Steven Vincent Johnson wrote:

This is more or less the definition of socialism. For those who are fond of
> the
> capitalistic approach, the solution is to make everyone a shareholder, so
> that
> income is distributed as dividends as well as wages. That way no one
> complains
> when fewer people need be employed (&/or fewer hours worked), because
> dividends
> go up commensurately.
>

That seems functionally equivalent to socialism. It is socialism that dare
not speak its name.

In many important ways, economics did not come into existence until the
beginning of the industrial revolution. Before that, economies were governed
by kings, lords, guilds and the like. They could not exactly defy economic
principles, but they had such tight control over people's lives they could
set many arbitrary rules that stuck, such as how much a miller or baker
would be paid. Fixed salaries for these jobs inhibited economic growth and
made it difficult to respond to changing conditions, but people barely
noticed that effect, because so much else made life difficult.

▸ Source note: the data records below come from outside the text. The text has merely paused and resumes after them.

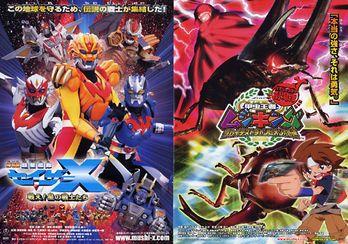 劇場版超星艦隊セイザーX 戦え!星の戦士たち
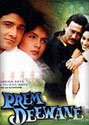 Prem Deewane 1992 Hindi Movie Watch Online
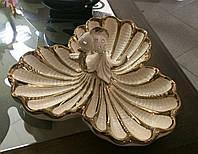 """Стильная менажница (блюдо, вазочка) """"Золотая Рыбка"""" OS-61, фото 1"""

You might say
it was like trying to detect the heat converted to mechanical work with a
Newcomen engine (~1%).

I think that economics are mainly the study of how human labor is divvied up
and paid for. Material resource extraction and so on are less central to
most economic theory I have read. I think that once human labor is no longer
needed, economics will more or less vanish. It will become an unimportant
and uncontroversial subset of social policy, like the laws governing
the pasteurization of milk. Along similar lines, if cold fusion succeeds,
national energy policy will be something decided by a sub-committee of ANSI
in a meeting attended by a dozen experts.